• TASK REQUIREMENTS:
1. List every person named in the King Krule article below.
2. Using the King Krule article below, decide whether each statement is true: (a) 6 Feet Beneath The Moon comes out on August 27th. (b) Kitty Empire gave the album a three star review. (c) Jesse Pollock calls the album bad. Answer yes or no for each, and quote the words from the article that settle it.
3. Pick up the King Krule article below at the point where it stops, and keep writing.

A nineteen year old kid from London – rail thin with fiery red hair – sounds like a worn and weary soul. A voice from an older generation, so raw and emotional you can’t help but sit up and listen. That’s Archy Marshall, otherwise known as King Krule, who is releasing his LP 6 Feet Beneath The Moon on August 27th. Hotly anticipated? Surely. The hyperbole thrown around this young singer-songwriter has been immense. So far he’s not cracked under the pressure. Truly, he seems unphased by it, if he notices at all. Hyperbole, cockiness, and the steel of youth aside, it’s possible that King Krule’s early promise will bite him in the same way that other hyped acts have been bitten; the pledge and the turn go off without a hitch, but the prestige falls short as the final payoff doesn’t quite match up.
Early results are varied, with the wonderful blog Unpiano delivering a resounding ‘meh’ for 6 Feet Beneath The Moon. Jesse Pollock explains, “However, like all overproduced albums this one loses the fucked up, playfulness of a teenager with a great voice and comes off instead like someone told him what it should sound like,” while on the other hand he admits, “… this album isn’t bad by any stretch, it’s just not the album I expected.” Meanwhile, The Guardian’s Kitty Empire describes the work as “more about texture and space than traditional songcraft” in a four star review. What do those reviews tell me? While King Krule might crack souls with his deep baritone, he was in a “damned if he does, damned if he don’t” situation with a lot of early adopters. Some folks, like Ms. Empire, can live with that. Others, such as Mr. Pollock, cannot. Heavy is the head that wears the crown, after all. While the hype is hardly as immense as other indie acts in the past, it’s still palpable.

• DATASET SECTION:

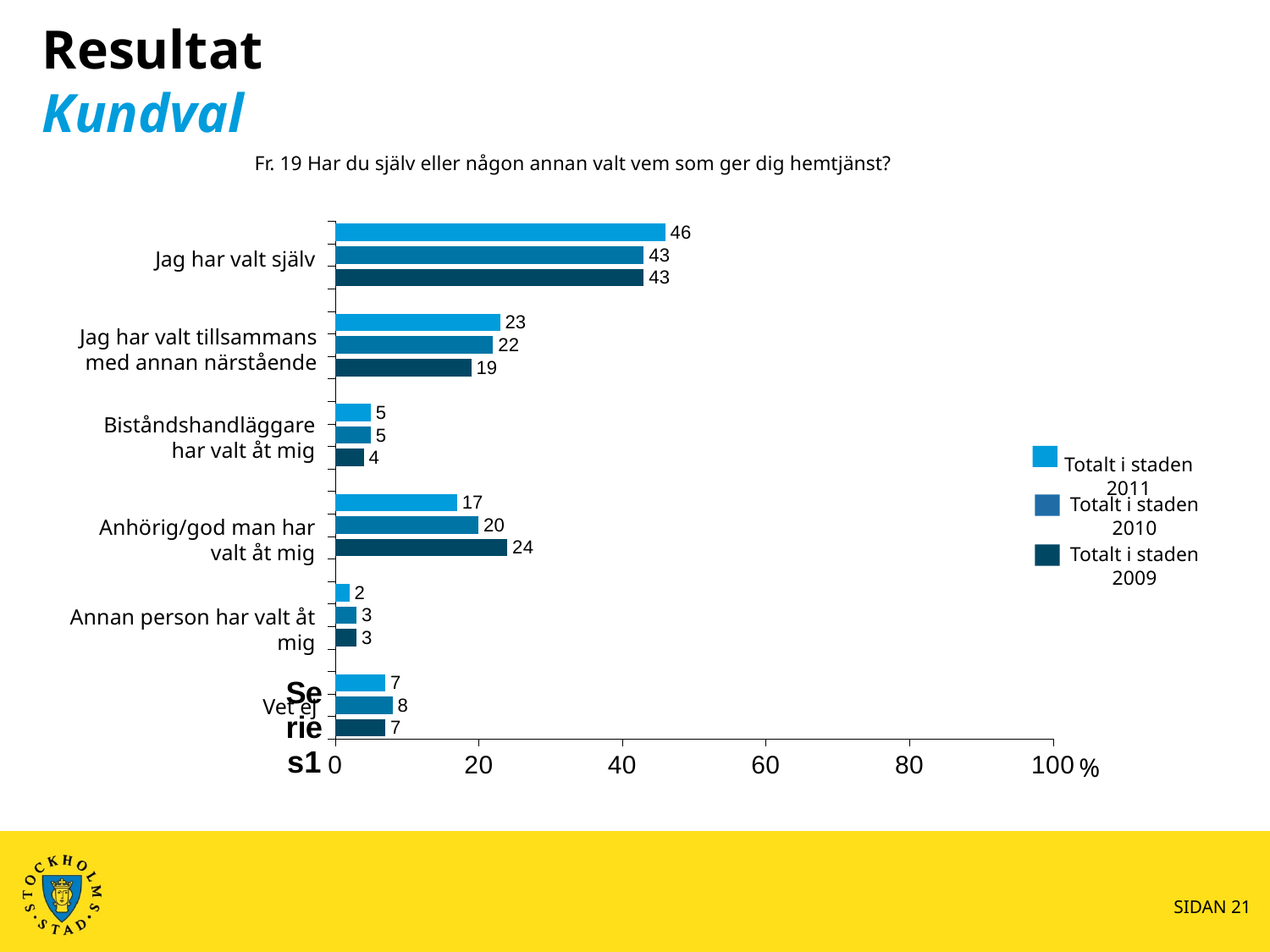
How many series does the legend list? 3 How many categories are shown on the chart? 6 What is the value for "Anhörig/god man har valt åt mig" in the Totalt i staden 2009 series? 24 Is the value for "Jag har valt själv" in the Totalt i staden 2011 series greater or less than 40? greater What is the value for "Vet ej" in the Totalt i staden 2010 series? 8 Which category has the highest value in the Totalt i staden 2011 series? Jag har valt själv What is the value for "Jag har valt själv" in the Totalt i staden 2011 series? 46 Which category has the lowest value in the Totalt i staden 2011 series? Annan person har valt åt mig Which is larger for "Jag har valt tillsammans med annan närstående": the Totalt i staden 2011 value or the Totalt i staden 2009 value? Totalt i staden 2011 What is the difference between the Totalt i staden 2011 and Totalt i staden 2009 values for "Anhörig/god man har valt åt mig"? 7 What is the value for "Jag har valt tillsammans med annan närstående" in the Totalt i staden 2010 series? 22 What kind of chart is shown on the slide? Bar chart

• ANSWERS:
1.
- Archy Marshall (King Krule)
- Jesse Pollock
- Kitty Empire

2.
(a) Yes: "who is releasing his LP 6 Feet Beneath The Moon on August 27th"
(b) No: "in a four star review"
(c) No: "this album isn’t bad by any stretch"

3.
In the music world, folks often find it easy to discard their darlings after initial success. There’s really no other area of popular culture like it that I’ve found insofar as people loving to hate something just because other people love it. On the back of tracks like “Easy Easy” and “The Noose of Jah City”, King Krule captivated listeners with his stirring voice and raw instrumental sound, whether by electronics or guitar. Folks want that feeling again. Much like lightning in a bottle, it’s an unrealistic expectation. Fortunately for him, he doesn’t really seem to care what we think.
In the end, all of this babble puts the cart ahead of the proverbial horse. The majority of reviews are pending. While many more wait impatiently for 6 Feet Beneath The Moon, I sit here oblivious. “Octopus”? “Easy Easy”? “Rock Bottom”? “Out Getting Ribs?” I’ve never heard any of them. I heard “The Noose of Jah City” back in late 2011 and barely remember it, while we’re being honest. King Krule passed before me like a ghost while I whiled away inattentive and heedless, a self-proclaimed indie music aficionado neglecting one of the most interesting voices of the new decade.
I thought it’d be an interesting personal experience (and read) if I were to go back through three hits from King Krule’s young catalog to see what the buzz was all about. Hindsight is 20/20 they say, but what about when it’s much hyped about music that you’ve never heard over the course of a year…what about three years? Let’s find out.
“Easy Easy” and it’s simple guitar remind me of times when my friends and I would gather and try to “be a band.” The difference? None of us could write as well as nor sound like Archy Marshall. With a cynical slant that colors his work as much as the juxtaposition of his appearance and voice, King Krule bellows out of the speakers heavily accented and all that more appealing because of it. The slow rise of “Easy Easy” gives way to a radio ready hook, but the track maintains this crisp live sound, crunchy and grainy beneath the growing growl of those omnipresent vocals.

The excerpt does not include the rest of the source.